**Data for processing**

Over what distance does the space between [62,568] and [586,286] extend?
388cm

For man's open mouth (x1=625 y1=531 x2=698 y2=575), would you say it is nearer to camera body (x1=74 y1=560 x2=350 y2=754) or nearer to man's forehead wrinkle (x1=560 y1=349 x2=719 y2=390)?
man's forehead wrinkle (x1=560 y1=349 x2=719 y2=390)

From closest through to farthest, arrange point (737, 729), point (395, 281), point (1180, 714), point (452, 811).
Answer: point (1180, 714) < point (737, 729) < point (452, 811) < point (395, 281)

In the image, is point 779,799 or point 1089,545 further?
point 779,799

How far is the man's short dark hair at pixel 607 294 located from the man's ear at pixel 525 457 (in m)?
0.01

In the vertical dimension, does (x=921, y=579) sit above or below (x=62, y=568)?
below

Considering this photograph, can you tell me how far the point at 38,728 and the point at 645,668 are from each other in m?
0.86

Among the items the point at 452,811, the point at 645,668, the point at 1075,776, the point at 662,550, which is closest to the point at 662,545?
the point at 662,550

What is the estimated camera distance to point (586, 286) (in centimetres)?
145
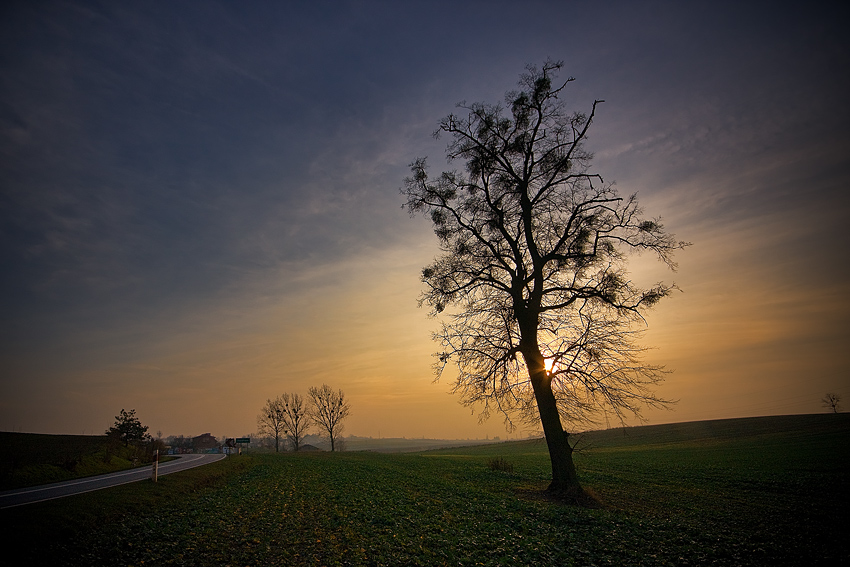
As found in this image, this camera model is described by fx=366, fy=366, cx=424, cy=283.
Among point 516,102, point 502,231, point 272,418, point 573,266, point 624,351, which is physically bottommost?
point 272,418

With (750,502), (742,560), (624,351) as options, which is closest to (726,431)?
(750,502)

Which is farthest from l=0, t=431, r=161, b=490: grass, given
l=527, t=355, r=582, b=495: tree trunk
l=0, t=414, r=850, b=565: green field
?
l=527, t=355, r=582, b=495: tree trunk

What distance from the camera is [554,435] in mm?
14484

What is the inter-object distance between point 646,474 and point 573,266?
15215 mm

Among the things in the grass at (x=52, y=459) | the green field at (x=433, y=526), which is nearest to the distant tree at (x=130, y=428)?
the grass at (x=52, y=459)

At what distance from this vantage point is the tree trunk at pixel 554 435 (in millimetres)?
14023

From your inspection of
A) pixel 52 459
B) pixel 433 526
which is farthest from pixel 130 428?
pixel 433 526

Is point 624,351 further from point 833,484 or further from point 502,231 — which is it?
point 833,484

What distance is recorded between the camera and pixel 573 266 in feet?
51.7

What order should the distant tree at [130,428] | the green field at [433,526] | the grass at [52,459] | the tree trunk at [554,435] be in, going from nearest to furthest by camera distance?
the green field at [433,526], the tree trunk at [554,435], the grass at [52,459], the distant tree at [130,428]

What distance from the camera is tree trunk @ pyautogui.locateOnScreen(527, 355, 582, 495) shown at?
552 inches

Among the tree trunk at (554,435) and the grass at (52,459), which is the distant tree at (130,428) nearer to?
the grass at (52,459)

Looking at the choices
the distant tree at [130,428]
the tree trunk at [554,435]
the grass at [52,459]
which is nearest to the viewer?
the tree trunk at [554,435]

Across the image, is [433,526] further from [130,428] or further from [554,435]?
[130,428]
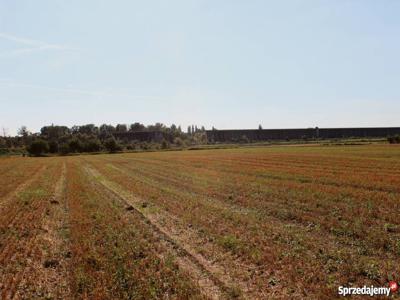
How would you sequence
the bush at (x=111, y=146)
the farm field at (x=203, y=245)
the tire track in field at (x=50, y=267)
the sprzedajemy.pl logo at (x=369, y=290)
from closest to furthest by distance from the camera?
the sprzedajemy.pl logo at (x=369, y=290)
the farm field at (x=203, y=245)
the tire track in field at (x=50, y=267)
the bush at (x=111, y=146)

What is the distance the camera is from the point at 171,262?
31.1ft

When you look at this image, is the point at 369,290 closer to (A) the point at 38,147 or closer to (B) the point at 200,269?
(B) the point at 200,269

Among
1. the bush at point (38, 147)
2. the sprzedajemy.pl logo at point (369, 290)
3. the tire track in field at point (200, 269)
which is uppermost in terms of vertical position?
the bush at point (38, 147)

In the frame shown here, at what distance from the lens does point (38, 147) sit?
125250mm

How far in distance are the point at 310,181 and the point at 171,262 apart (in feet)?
58.4

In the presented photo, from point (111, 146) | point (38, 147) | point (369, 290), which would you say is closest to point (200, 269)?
point (369, 290)

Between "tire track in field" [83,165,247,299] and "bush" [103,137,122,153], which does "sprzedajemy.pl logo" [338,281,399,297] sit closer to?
"tire track in field" [83,165,247,299]

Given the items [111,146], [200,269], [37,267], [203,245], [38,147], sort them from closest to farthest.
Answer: [200,269] → [37,267] → [203,245] → [38,147] → [111,146]

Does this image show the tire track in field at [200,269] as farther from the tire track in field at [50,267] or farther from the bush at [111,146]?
the bush at [111,146]

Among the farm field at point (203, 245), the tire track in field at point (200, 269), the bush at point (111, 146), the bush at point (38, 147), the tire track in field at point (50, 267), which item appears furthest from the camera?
the bush at point (111, 146)

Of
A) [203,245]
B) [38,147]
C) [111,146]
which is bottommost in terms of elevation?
[203,245]

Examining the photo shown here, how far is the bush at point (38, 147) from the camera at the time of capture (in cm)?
12462

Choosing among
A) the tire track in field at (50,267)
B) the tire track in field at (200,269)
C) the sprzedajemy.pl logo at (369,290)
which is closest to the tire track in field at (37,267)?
the tire track in field at (50,267)

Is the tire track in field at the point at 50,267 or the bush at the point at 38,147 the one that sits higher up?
the bush at the point at 38,147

**Task description**
Restate each line of the records exactly; pictures do not belong in the copy.

**Output of the task**
Over what distance does the space between [62,568] and [586,286] extend?
388cm

For man's open mouth (x1=625 y1=531 x2=698 y2=575), would you say it is nearer to camera body (x1=74 y1=560 x2=350 y2=754) or nearer to man's forehead wrinkle (x1=560 y1=349 x2=719 y2=390)?
man's forehead wrinkle (x1=560 y1=349 x2=719 y2=390)

From closest through to farthest, arrange point (737, 729), point (395, 281), point (1180, 714), point (452, 811).
Answer: point (1180, 714) < point (737, 729) < point (452, 811) < point (395, 281)

In the image, is point 779,799 or point 1089,545 further?
point 779,799

How far is the man's short dark hair at pixel 607 294 located from the man's ear at pixel 525 457 (in m)?
0.01

In the vertical dimension, does (x=921, y=579) sit above or below (x=62, y=568)?
below

Considering this photograph, can you tell me how far the point at 38,728 and the point at 645,668 are from each other in m?
0.86

Among the items the point at 452,811, the point at 645,668, the point at 1075,776, the point at 662,550, which is closest to the point at 662,545?
the point at 662,550

What is the estimated camera distance to point (586, 286) (in centimetres)?
145
As found in this image, this camera model is described by fx=366, fy=366, cx=424, cy=283.
Among point 516,102, point 502,231, point 272,418, point 573,266, point 624,351, which is physically bottommost?
point 272,418

With (750,502), (742,560), (624,351) as options, which is closest to (726,431)?
(750,502)

Which is farthest from l=0, t=431, r=161, b=490: grass, given
l=527, t=355, r=582, b=495: tree trunk
l=0, t=414, r=850, b=565: green field
?
l=527, t=355, r=582, b=495: tree trunk

What distance from the camera is [554,435] in mm?
14484

What is the inter-object distance between point 646,474 and point 573,266?
15215 mm

Among the things in the grass at (x=52, y=459) | the green field at (x=433, y=526), which is nearest to the distant tree at (x=130, y=428)?
the grass at (x=52, y=459)

At what distance from this vantage point is the tree trunk at pixel 554 435 (in millimetres)?
14023

From your inspection of
A) pixel 52 459
B) pixel 433 526
which is farthest from pixel 130 428?
pixel 433 526

Is point 624,351 further from point 833,484 or further from point 502,231 — which is it?
point 833,484

What distance is recorded between the camera and pixel 573 266 in feet?
51.7

What order should the distant tree at [130,428] | the green field at [433,526] | the grass at [52,459] | the tree trunk at [554,435] be in, going from nearest to furthest by camera distance?
the green field at [433,526], the tree trunk at [554,435], the grass at [52,459], the distant tree at [130,428]

What distance from the camera is tree trunk @ pyautogui.locateOnScreen(527, 355, 582, 495) shown at?
552 inches

Among the tree trunk at (554,435) and the grass at (52,459), which is the distant tree at (130,428) nearer to?
the grass at (52,459)

Looking at the choices
the distant tree at [130,428]
the tree trunk at [554,435]
the grass at [52,459]
which is nearest to the viewer?
the tree trunk at [554,435]

Across the image, is [433,526] further from [130,428] or further from [554,435]?
[130,428]
How would you sequence
the bush at (x=111, y=146)
the farm field at (x=203, y=245)
the tire track in field at (x=50, y=267)
the sprzedajemy.pl logo at (x=369, y=290)
from closest to furthest by distance from the camera?
the sprzedajemy.pl logo at (x=369, y=290)
the farm field at (x=203, y=245)
the tire track in field at (x=50, y=267)
the bush at (x=111, y=146)

What is the distance the camera is from the point at 171,262?
31.1ft

When you look at this image, is the point at 369,290 closer to (A) the point at 38,147 or closer to (B) the point at 200,269?
(B) the point at 200,269

Among
1. the bush at point (38, 147)
2. the sprzedajemy.pl logo at point (369, 290)
3. the tire track in field at point (200, 269)
which is uppermost in terms of vertical position?
the bush at point (38, 147)

In the frame shown here, at what distance from the lens does point (38, 147) sit?
125250mm

How far in distance are the point at 310,181 and the point at 171,262 apart (in feet)?
58.4

In the presented photo, from point (111, 146) | point (38, 147) | point (369, 290), which would you say is closest to point (200, 269)?
point (369, 290)

Between "tire track in field" [83,165,247,299] and "bush" [103,137,122,153], which does "sprzedajemy.pl logo" [338,281,399,297] sit closer to?
"tire track in field" [83,165,247,299]

Given the items [111,146], [200,269], [37,267], [203,245], [38,147], sort them from closest to farthest.
Answer: [200,269] → [37,267] → [203,245] → [38,147] → [111,146]

Does this image show the tire track in field at [200,269] as farther from the tire track in field at [50,267] or farther from the bush at [111,146]?
the bush at [111,146]

Among the farm field at point (203, 245), the tire track in field at point (200, 269), the bush at point (111, 146), the bush at point (38, 147), the tire track in field at point (50, 267), which item appears furthest from the camera?
the bush at point (111, 146)

Of
A) [203,245]
B) [38,147]
C) [111,146]
which is bottommost in terms of elevation?
[203,245]

Examining the photo shown here, how far is the bush at point (38, 147) from the camera at the time of capture (in cm)?
12462

Choosing among
A) the tire track in field at (50,267)
B) the tire track in field at (200,269)
C) the sprzedajemy.pl logo at (369,290)
which is closest to the tire track in field at (37,267)?
the tire track in field at (50,267)

Is the tire track in field at the point at 50,267 or the bush at the point at 38,147 the one that sits higher up?
the bush at the point at 38,147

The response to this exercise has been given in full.